## Text shown:
The melodramatic framing device only distracts from the crystalline precision with which Munaweera (Island of a Thousand...

This family tragedy begins in a prison cell, where the unnamed narrator wants to explain her (also unnamed) crime by telling her life story, from birth and childhood in Sri Lanka to adolescence and young adulthood in California.

The narrator’s father, a professor from an upper-class family, married her beautiful but poor mother in the early 1970s, when he was 29 and she only 17. The narrator, born a year later after a difficult delivery that left her mother unable to bear more children, feels the pressure of being the center of her parents’ lives. In glorious detail she describes the lush beauty of her childhood home, the flavors of the food, the love she feels from cousins and schoolmates. But her nostalgic memories also contain fear, dread, and confusion. Her mother veers from doting to withdrawn to hostile. Her father mopes and drinks. And then there's Samson the gardener: is he a source of protection or threat? She's not completely sure, but she has dreams of dangerous sexuality. After an altercation shortly before the narrator’s 14th birthday, her father drowns and Samson goes missing. The narrator and her mother leave Sri Lanka for California, where the immigrant teenager struggles to fit in but also shares moments of genuine joy and intimacy with her Americanized cousin Dharshi. Then there's the glorious spiraling love the narrator shares with Daniel, a white artist from West Virginia. The exuberance of the narrator’s memories are undercut by repeated warnings that the ending will be unhappy and by overwrought teasers concerning the murkily described evils that have supposedly caused the narrator’s own unspoken, unspeakable behavior.

## Data block:
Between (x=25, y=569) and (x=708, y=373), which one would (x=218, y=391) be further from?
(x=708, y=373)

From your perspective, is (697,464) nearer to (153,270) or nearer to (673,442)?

## Exercise requirements:
Answer these from the review above:
(a) Where is the narrator when she begins telling her life story?
(b) How old were her father and mother when they married?
(c) Where is Daniel from?

## Solution below:
(a) In a prison cell.
(b) Her father was 29 and her mother was 17.
(c) West Virginia.